Ela achou a pergunta estranha, mas respondeu mesmo assim:
– Há mais de dez anos. Rafael tem cinco – ela acrescentou.
Ele fechou os olhos como se tentasse esconder os sentimentos que trazia tão evidente no rosto. Ela levou uma mão para acariciá-lo, acalmá-lo. Derramou uma lágrima ao ver a dor que vinha dele.
– Eu achei que tinha me abandonado. Você não voltou mais desde que o Rafael nasceu. Comecei a acreditar que não o veria mais, que era realmente uma invenção da minha cabeça. Mas eu tinha o seu filho para me provar o contrário. Tinha o fruto do nosso amor comigo.
Ele a abraçou com força.
– Se eu soubesse – ele sussurrou nos seus cabelos.
– Por que não voltou? Por que sumiu esses anos todos?
– Maria – ele disse levando uma mão para enxugar as lágrimas do seu rosto –, o que sabe sobre mim?
– Sei que sempre aparece antes da lua mais cheia do ano, mas eu não sei por quê – ela disse com dificuldade.
– É porque eu sou um lobisomem – ele explicou com os olhos nos dela, os mais ternos que ela já vira naquele rosto. – E não me lembro dos nossos encontros – completou franzindo a testa. – O lobo toma conta de mim nesse dia, Maria. Eu sinto muito mesmo.
– Eu acredito – ela o assegurou. – Seus olhos são diferentes.
Agora tudo fazia sentido. Por mais maluca que esta história parecesse, ela sabia que era a verdade. Ele só podia ser uma criatura da floresta.
– Eu espero que nunca tenha... – Ele fechou os olhos. – Eu já te machuquei?

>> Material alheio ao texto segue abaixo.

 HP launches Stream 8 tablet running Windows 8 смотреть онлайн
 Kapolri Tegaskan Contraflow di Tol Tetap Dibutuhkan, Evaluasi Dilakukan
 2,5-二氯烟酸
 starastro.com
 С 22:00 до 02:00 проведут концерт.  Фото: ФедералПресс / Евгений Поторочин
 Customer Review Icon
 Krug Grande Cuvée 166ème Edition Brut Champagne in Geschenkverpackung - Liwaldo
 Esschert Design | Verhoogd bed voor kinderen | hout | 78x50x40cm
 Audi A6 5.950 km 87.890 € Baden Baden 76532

– Não! Nunca! – ela respondeu indignada.
Ele a soltou de seus braços repentinamente. Ela seguiu seu olhar e viu Rafael os observando do batente da porta. Sorriu e o chamou:
– Venha, meu filho. Venha conhecer seu pai.

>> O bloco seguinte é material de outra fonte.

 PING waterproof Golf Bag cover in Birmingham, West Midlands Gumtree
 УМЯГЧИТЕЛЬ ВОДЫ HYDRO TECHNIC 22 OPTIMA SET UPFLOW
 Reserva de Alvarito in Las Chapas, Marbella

O menino hesitou, mas correu até a mãe, se escondendo em sua saia.
O homem à sua frente tinha os olhos ainda mais tristes agora que estavam marejados de lágrimas que pediam passagem. Ele se agachou para ficar mais próximo de seu filho.
– Oi, Rafael. Você é um menino muito bonito, sabia?

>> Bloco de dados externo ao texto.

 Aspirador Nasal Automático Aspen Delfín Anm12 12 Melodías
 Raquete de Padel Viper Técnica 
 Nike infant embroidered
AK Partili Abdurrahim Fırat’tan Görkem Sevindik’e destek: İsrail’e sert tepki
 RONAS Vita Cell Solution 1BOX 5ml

O menino tinha os olhos grandes vidrados no pai.
– Por que não dá um abraço nele, Rafael? – ela sugeriu, incentivando-o com uma mão encorajadora.
O menino deu dois passos curtos, e Remo abriu os braços para envolvê-lo. Ela viu o homem dos seus sonhos sorrir por sobre a cabeça do seu filho, e essa fora a imagem mais linda que já vira em sua vida.
Passaram a tarde na cabana, conversando, se conhecendo. Ela lhe contou sobre os cinco anos do filho, sobre a vida na orla da floresta, sobre a mãe e a morte dela. Ele conversou muito com Rafael, que começava a se soltar perto dele, principalmente depois que aprendeu que o pai era um bruxo e podia fazer magia. Ele lhe falou sobre a vida dele, sobre lobisomens, sobre magia. Ela ficou sabendo que as coisas estranhas que aconteciam após o nascimento de Rafael eram fruto da magia inerente dele. Aprendeu sobre o mundo diferente habitados por bruxos, que era onde ele vivia.
A tarde fora agradável e a mais feliz que tivera em anos. O tempo voou, e quando perceberam, Rafael já dormia no sofá e a noite caía sobre as árvores. Ele a ajudou a levar o menino para a cama e quando a porta do quarto se fechou e se encontraram sozinhos no corredor, ele a beijou.
Era diferente de quando estavam na floresta, mas era um diferente bom. Ele era mais calmo, mais reverente. Logo estava entregue aos seus novos encantos, e quando percebeu, estavam entrelaçados na cama como faziam na relva da floresta. Finalmente voltara para o seu dono.
Dormiu nos braços do seu amado, sabendo que acordaria e ele ainda estaria lá.